━━ Fragment źródłowy ━━

Ceny w sklepach, w odniesieniu do tego typu butelek często - i coraz częściej - nijak się mają do ich faktycznej rynkowej wartości, a co dopiero mówić o poziomie wartym zakupu inwestycyjnego... Przy inwestycji w whisky podstawowa zasada jest identyczna jak przy każdej innej: trzeba naprawdę ogarniać temat. Na fali popularności whisky namnożyło się ostatnio "inwestorów" którzy dopiero co liznęli wiedzy o single-malt, a już sypią dobrymi radami. Inni sprytnie na tym trendzie zarabiają. Inni jeszcze udają, że tego nie widzą. Nie jest więc lekko, sam rozumiesz... ;)
A jak nie stracić przy kolekcjonowaniu? Studiować źródła (internet!), analizować i porównywać ceny w sklepach, na aukcjach, śledzić ich zmienność, wyciągać wnioski, nie ulegać obiegowym opiniom. Przede wszystkim jednak należy kupować whisky DOBRE - nie tylko pod kątem czysto spekulacyjnym! Wtedy, nawet w razie krachu, zostaje ci butelka fajnego malta, z degustacji której będziesz miał sporo frajdy ;)
_________________
Pozdrawiam,
Wiktor
-----------------------------------------
"Od Arrana, ognia, wojny, i do tego od człowieka, co się wszystkim nisko kłania, niech nas zawsze Bóg obrania"

"Piłem whisky, którym Wy młodzi nie dalibyście wiary. Atakujące płomieniem prosto ku gardzieli. Piłem mieniące się Ardbegi po ciemnej sherry, nalewane prosto z beczek u bram sklepów Sukhindera. Wszystkie te dramy znikną w czasie, jak roczniki na etykietach... Czas umierać"

━━━

Wypisz dosłownie z tekstu o inwestowaniu w whisky fragment, który zaczyna się od słów zawierających "Ceny w sklepach, w", a kończy na "sam rozumiesz... ;)".

━━ Zapisane wiersze ━━

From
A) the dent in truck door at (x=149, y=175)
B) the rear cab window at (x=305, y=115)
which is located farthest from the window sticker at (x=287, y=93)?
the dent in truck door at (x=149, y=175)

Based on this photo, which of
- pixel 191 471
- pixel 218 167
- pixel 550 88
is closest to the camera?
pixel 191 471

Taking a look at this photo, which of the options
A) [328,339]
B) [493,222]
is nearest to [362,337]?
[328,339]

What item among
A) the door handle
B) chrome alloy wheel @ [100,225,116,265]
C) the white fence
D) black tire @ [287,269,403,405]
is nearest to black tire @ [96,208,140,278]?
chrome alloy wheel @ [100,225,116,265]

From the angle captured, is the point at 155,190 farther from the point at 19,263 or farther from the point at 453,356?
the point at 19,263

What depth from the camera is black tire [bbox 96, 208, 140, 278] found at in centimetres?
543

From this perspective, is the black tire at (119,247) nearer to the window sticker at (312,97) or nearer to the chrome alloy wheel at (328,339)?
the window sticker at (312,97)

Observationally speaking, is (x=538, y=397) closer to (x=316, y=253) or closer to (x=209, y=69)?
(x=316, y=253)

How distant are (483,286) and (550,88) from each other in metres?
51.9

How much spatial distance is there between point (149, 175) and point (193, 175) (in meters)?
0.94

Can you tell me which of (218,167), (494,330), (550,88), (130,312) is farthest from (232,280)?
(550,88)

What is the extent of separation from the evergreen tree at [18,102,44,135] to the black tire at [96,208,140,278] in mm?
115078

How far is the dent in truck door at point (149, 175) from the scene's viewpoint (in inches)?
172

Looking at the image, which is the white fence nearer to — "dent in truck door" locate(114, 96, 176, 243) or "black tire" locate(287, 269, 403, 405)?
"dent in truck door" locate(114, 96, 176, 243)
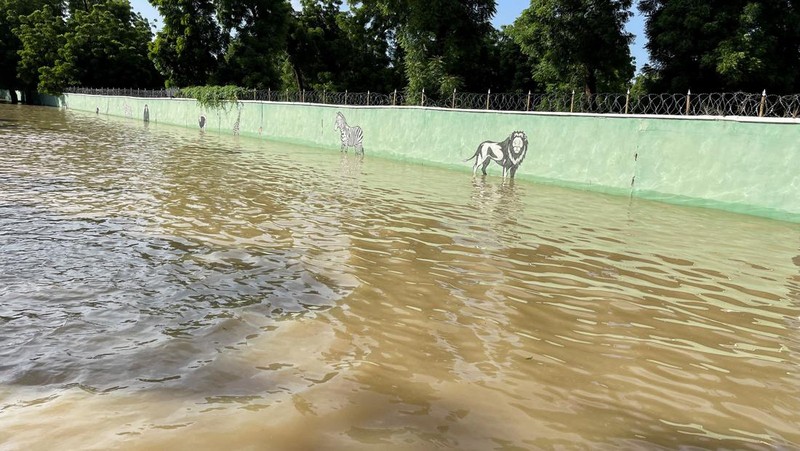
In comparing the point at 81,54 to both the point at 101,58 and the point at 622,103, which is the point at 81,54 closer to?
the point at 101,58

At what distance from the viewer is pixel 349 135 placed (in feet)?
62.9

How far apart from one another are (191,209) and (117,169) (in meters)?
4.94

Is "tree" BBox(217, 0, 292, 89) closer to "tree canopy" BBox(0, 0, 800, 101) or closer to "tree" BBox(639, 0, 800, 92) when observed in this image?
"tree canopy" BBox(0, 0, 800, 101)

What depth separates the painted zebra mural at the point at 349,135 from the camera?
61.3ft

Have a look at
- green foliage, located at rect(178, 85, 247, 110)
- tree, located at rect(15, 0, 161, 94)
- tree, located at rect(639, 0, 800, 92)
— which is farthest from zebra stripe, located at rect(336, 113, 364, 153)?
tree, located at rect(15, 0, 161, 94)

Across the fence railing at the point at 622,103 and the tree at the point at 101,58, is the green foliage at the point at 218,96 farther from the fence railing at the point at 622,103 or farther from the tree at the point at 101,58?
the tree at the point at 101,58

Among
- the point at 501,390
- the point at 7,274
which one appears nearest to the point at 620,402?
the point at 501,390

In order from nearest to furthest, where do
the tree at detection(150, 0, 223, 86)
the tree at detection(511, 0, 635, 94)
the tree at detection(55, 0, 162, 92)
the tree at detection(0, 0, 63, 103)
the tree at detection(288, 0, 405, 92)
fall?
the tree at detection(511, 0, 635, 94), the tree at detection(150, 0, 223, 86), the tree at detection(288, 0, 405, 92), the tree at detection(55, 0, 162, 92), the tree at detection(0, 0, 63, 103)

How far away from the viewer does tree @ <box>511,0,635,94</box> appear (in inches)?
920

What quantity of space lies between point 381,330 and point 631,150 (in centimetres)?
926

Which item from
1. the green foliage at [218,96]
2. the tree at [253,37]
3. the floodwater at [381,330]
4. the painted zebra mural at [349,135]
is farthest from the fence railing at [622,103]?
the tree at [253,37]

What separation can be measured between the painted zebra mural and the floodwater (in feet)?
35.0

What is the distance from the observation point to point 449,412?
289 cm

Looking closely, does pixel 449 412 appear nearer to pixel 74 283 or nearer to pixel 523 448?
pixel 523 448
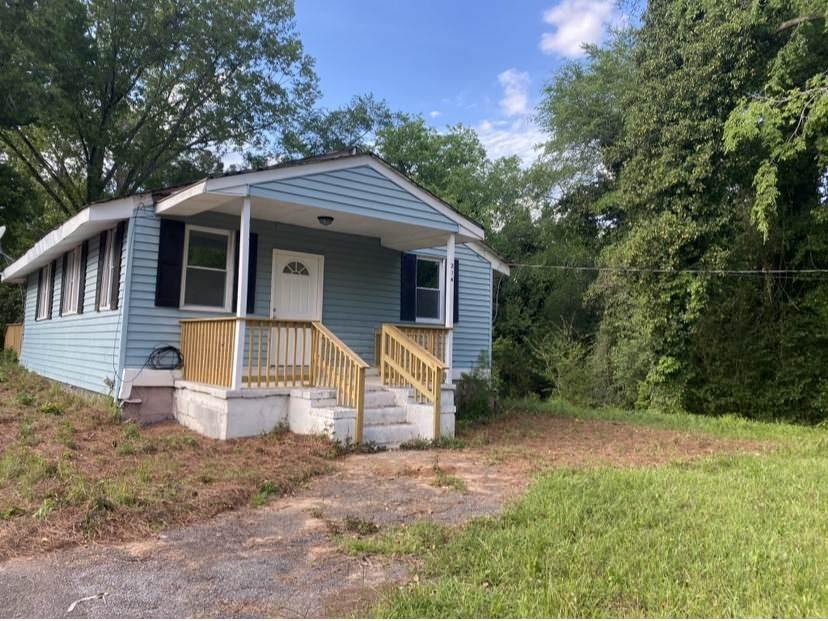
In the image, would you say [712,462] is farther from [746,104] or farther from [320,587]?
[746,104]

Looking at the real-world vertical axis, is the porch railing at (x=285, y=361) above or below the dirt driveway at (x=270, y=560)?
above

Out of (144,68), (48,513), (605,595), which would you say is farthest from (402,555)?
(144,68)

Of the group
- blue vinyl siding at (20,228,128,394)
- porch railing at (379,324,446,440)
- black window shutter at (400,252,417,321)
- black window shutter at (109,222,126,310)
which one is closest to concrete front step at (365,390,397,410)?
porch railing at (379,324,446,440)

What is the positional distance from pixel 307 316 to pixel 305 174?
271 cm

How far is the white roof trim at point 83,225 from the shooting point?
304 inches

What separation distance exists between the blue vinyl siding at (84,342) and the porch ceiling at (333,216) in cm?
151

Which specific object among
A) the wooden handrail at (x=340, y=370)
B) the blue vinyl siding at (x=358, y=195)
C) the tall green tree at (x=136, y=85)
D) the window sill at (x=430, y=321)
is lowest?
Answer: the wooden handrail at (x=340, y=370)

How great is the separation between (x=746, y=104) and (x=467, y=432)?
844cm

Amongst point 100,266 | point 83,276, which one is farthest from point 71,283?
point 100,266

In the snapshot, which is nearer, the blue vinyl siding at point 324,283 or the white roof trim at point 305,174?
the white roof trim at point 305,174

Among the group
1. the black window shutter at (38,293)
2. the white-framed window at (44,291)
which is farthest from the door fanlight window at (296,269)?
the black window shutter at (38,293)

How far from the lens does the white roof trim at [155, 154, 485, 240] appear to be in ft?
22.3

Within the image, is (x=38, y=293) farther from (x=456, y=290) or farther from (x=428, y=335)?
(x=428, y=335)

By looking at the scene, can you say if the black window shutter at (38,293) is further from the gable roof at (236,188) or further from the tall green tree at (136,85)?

━━━
━━ Zapisane wiersze ━━

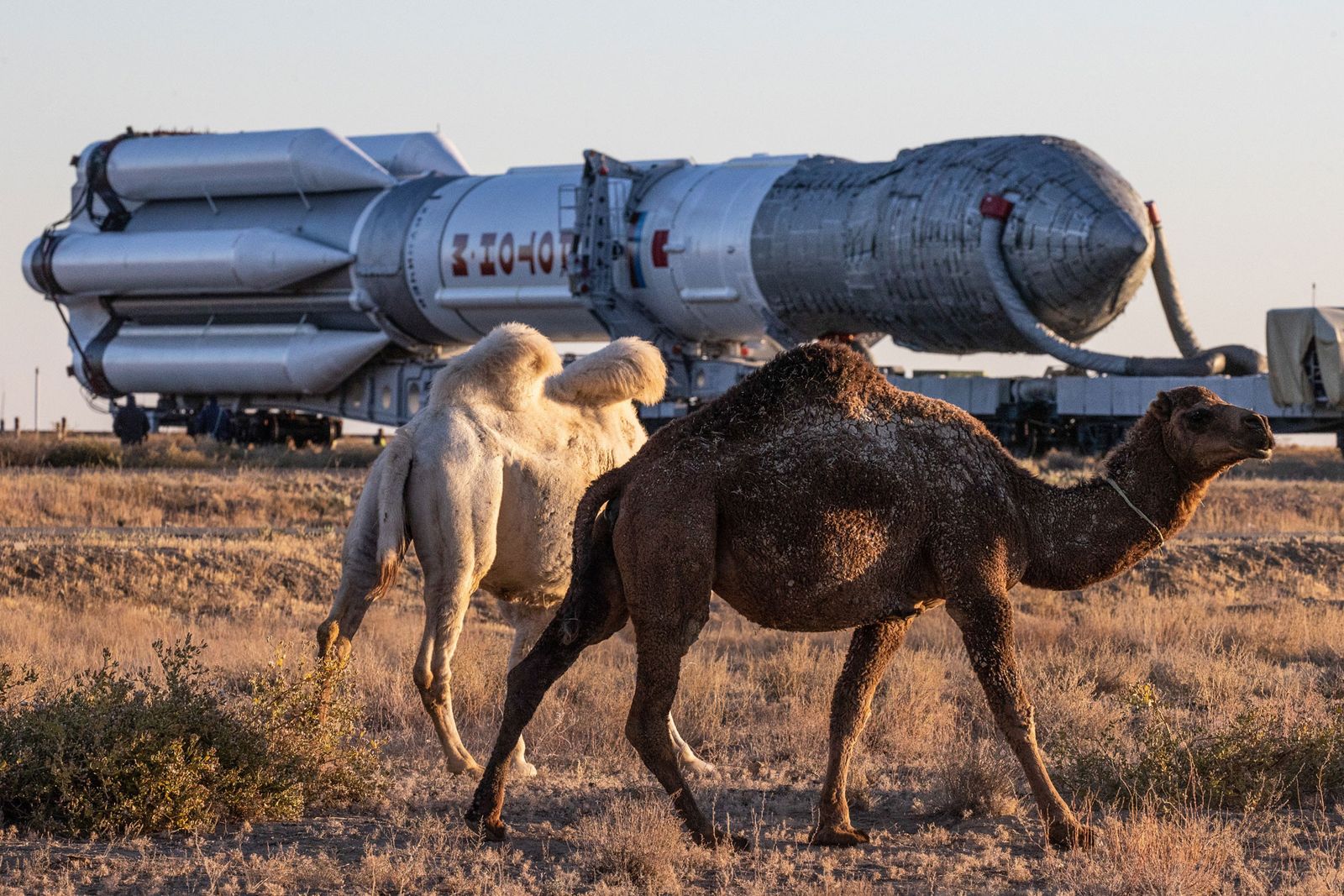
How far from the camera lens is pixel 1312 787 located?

━━━
━━ Zapisane wiersze ━━

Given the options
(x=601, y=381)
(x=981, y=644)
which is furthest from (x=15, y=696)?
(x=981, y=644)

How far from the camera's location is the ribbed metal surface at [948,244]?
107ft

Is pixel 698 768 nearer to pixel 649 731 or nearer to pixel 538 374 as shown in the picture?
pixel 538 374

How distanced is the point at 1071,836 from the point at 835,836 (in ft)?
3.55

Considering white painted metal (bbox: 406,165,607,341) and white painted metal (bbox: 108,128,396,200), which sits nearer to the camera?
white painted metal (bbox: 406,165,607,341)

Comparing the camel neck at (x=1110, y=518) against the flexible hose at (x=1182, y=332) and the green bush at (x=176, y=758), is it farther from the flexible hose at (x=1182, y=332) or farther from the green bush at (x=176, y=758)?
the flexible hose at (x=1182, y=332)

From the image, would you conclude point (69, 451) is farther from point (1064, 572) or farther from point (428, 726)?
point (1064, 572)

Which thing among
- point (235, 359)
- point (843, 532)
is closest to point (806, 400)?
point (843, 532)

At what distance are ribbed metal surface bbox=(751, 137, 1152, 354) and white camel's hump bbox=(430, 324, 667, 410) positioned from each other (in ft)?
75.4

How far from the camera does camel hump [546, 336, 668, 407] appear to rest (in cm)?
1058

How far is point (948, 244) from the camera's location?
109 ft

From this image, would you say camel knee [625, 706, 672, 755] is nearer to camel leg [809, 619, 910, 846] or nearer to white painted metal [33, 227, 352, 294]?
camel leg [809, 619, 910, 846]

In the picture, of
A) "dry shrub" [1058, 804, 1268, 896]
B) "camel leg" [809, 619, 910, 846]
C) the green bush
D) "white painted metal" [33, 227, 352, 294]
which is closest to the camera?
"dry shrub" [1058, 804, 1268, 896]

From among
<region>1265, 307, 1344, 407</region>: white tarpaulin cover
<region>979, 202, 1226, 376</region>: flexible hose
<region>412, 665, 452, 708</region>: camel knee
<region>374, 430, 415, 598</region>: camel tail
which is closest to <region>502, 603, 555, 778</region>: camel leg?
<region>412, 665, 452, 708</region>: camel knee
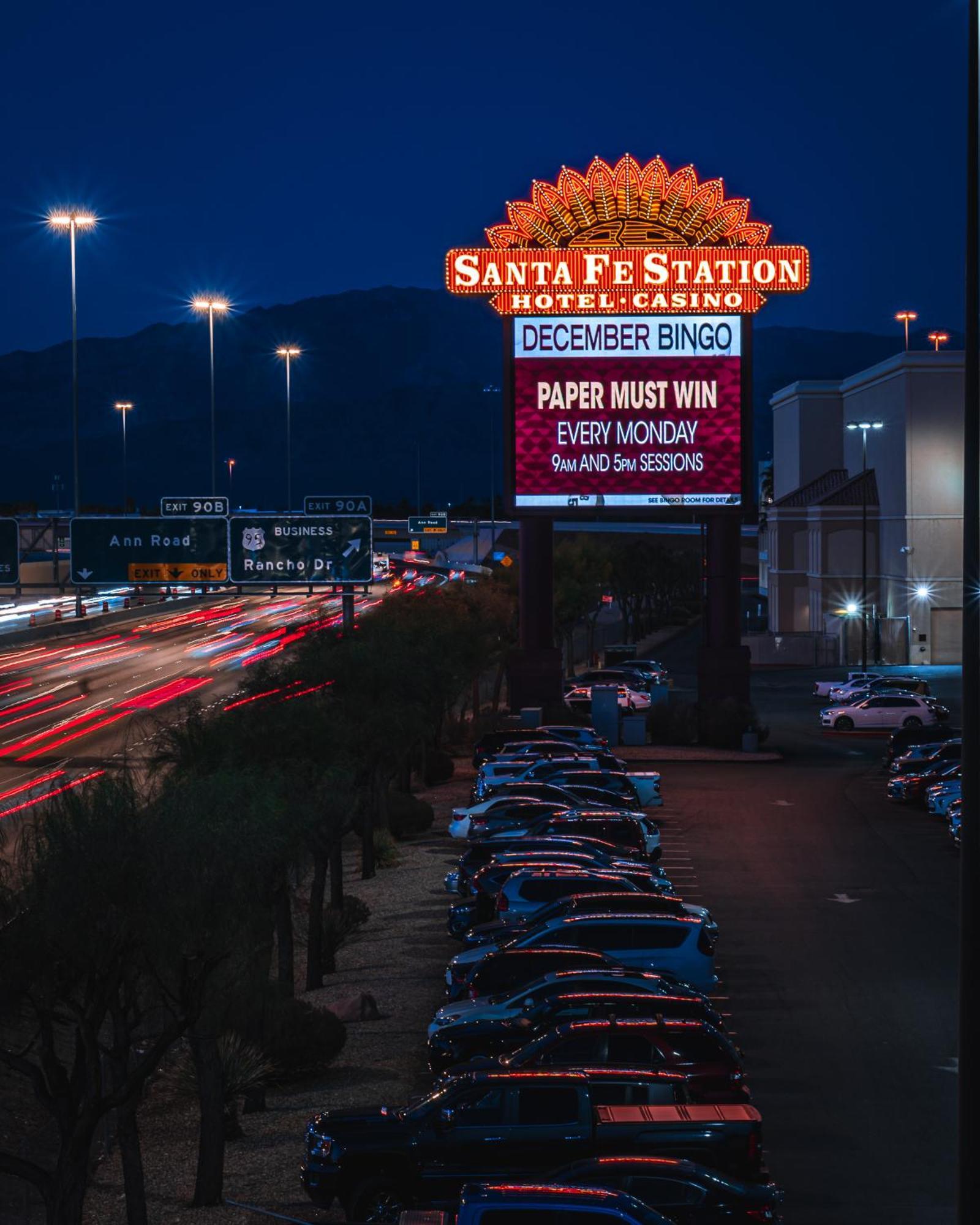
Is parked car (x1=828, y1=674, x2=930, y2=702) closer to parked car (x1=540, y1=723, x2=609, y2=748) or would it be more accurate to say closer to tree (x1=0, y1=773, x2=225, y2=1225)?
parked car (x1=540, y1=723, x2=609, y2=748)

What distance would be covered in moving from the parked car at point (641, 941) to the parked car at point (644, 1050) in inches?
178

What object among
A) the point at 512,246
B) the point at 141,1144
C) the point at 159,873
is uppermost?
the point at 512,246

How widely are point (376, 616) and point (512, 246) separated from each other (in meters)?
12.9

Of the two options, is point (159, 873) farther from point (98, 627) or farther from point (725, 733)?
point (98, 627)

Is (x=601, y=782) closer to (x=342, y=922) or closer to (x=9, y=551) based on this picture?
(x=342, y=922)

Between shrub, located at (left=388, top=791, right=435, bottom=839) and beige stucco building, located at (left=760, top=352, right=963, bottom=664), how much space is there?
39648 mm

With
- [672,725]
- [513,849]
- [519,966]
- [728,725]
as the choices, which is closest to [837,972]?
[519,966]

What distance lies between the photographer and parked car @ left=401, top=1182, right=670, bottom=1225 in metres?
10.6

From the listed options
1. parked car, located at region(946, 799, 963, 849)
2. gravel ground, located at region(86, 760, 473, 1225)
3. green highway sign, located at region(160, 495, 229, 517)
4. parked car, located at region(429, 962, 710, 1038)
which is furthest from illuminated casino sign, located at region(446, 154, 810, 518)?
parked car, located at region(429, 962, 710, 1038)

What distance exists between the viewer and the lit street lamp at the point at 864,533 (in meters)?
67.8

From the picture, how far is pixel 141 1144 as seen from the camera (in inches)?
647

━━━

_Odpowiedź pisemna_:
Ceny w sklepach, w odniesieniu do tego typu butelek często - i coraz częściej - nijak się mają do ich faktycznej rynkowej wartości, a co dopiero mówić o poziomie wartym zakupu inwestycyjnego... Przy inwestycji w whisky podstawowa zasada jest identyczna jak przy każdej innej: trzeba naprawdę ogarniać temat. Na fali popularności whisky namnożyło się ostatnio "inwestorów" którzy dopiero co liznęli wiedzy o single-malt, a już sypią dobrymi radami. Inni sprytnie na tym trendzie zarabiają. Inni jeszcze udają, że tego nie widzą. Nie jest więc lekko, sam rozumiesz... ;)